Regular expression thinking
origin
There is no doubt that the processing of the string is one of our programming most often. At the same time, the string may also be one of the most difficult issues we have encountered. For a simple example, a text I have processed last week: 02 student list. The text is TXT format, each tuple, and each component is strictly separated by blank. I want to turn it into database information for query, because I haven't used any conversion tool, I can only achieve itself - replace each pilot into a SQL insert statement and complete (an old bird: I am not Say ~).

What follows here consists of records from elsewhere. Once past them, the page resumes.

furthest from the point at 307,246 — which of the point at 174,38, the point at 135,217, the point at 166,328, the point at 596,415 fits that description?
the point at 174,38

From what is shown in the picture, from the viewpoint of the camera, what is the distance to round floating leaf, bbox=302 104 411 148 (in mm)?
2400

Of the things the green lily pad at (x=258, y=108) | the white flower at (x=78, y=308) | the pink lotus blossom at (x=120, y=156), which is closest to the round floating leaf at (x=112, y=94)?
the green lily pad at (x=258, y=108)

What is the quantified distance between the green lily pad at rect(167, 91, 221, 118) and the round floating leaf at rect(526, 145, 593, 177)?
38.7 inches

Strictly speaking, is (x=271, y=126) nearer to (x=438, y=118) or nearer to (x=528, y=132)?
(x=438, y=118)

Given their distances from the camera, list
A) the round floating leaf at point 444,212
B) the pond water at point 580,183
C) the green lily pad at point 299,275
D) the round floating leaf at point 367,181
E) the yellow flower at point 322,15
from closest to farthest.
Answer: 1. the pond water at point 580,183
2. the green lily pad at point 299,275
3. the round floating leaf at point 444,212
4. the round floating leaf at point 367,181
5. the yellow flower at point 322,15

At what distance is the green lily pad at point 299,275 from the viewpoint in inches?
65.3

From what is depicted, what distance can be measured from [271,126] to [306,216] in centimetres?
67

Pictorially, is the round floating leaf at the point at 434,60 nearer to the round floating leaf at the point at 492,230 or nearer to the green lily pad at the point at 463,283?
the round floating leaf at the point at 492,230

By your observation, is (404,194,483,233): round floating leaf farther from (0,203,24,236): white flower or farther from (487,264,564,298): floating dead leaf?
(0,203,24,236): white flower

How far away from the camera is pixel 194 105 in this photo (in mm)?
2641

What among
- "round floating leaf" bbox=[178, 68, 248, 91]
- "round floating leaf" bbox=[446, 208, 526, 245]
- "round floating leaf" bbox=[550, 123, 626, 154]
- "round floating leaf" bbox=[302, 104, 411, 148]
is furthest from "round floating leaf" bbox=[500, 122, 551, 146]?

It seems a simple task, and it is achieved with a C standard stream. However, in the process of implementation, I found several questions: 1) The information such as the "political look" and "family call" and the "family call" may have a vacancy; 2) There may be blank characters in a single component, such as some two There is a space in the middle of the word student name (Day knows this text is what format file exported ~); 3) Extreme some student information is incomplete, even missing primary keys. These such these simple standard streams are almost impossible.
Regular expression
Nature we think of the regular expression. Regular expressions provide a way to describe string formats. For example, a student number is nine digits, it can be described as [0-9] {9}, or [[: Digit:]] {9}. The latter is a description method of Perl, which guarantees that there is versatility on the machine of different characters. Here we can solve the problem of empty items, such as the home phone can be described as [[: DIGIT:]] {, 12}, indicating that up to 12 digits, more tight methods are: (/ <[0] [[: DIGIT :]] {10, 11})? The first digit is 0, a length 11 or 12 digits, or a null string. For information on regular expressions, you can find it in any book about Linux / UNIX. The following Boost and other tools also have related documents.
Boost :: Regex
Today's C language supports the best expression is the Boost library (it seems to be nonsense). If you don't think about internal implementation, the regular expression of learning to use Boost is Easy ~ Boost's regular expression library is Boost :: Regex (regular expression is regular expression, this is all about it). The header file is
Boost :: Regex defines a STRING class similar to STL, is like:
Namespace boost {
Template Class traits = regex_traits Class allocator = std :: allocator Class Basic_Regex; Typedef Basic_Regex Typedef Basic_Regex } Then we can match it. The syntax is: Template Inline Bool Regex_match (const std :: Basic_string Const Reg_Expression Page, the above is copied in the original file, just use Boost :: Regex_match (strs, e) Where STRS is the source string, E is a regular expression, returns the BOOL value. Of course, it is mainly to take the matching element, and Boost also provides related support, it is a class: Namespace boost { TYPEDEF MATCH_RESULTS TYPEDEF MATCH_RESULTS Typedef match_results TYPEDEF MATCH_RESULTS } In addition, Boost also provides additional operations such as replacement. In short, BOOST provides completely identical, functional operations with Linux / UNIX's regular expressions on C . Recently I heard that several libraries such as Boost's regular expressions have been included in the standard, and it is really the trend of the trend. The above introduction is taken from Boost's own document, interested friends can find themselves. Perl The other two have to be mentioned is the Sed and GREP under Linux / UNIX (may have VI?), They are two editing tools that fully support regular expressions. However, as some popular statements, regular expressions "the most fascinating, most exciting" is in this footnon in Perl. Perl's syntax is simple and easy to learn, and it is because of its feature of its scripting language (or gelatin language), it can be and other systems and languages (except for C Boost, the popular programming language is not so supported regular expression. Let's go ~) Communication. However, talking about Perl, inevitably saying that Python is extremely ... Forget it, this area ... I am also in learning (everyone don't want B4 even), I will not misunderstood. Little Dongdong also wrote so many words, write technical articles for the first time, feel tired, huh, huh. Some reference books are listed below. Welcome any comments and suggestions, please send it to pmfrank@sina.com Linux Programming Collection (Linux Programming Bible John Goerzen Electronic Industry Press Python language programming gold (this is not around ~ Python introductory textbook, super easy to understand) Boost Libraries Manure Book.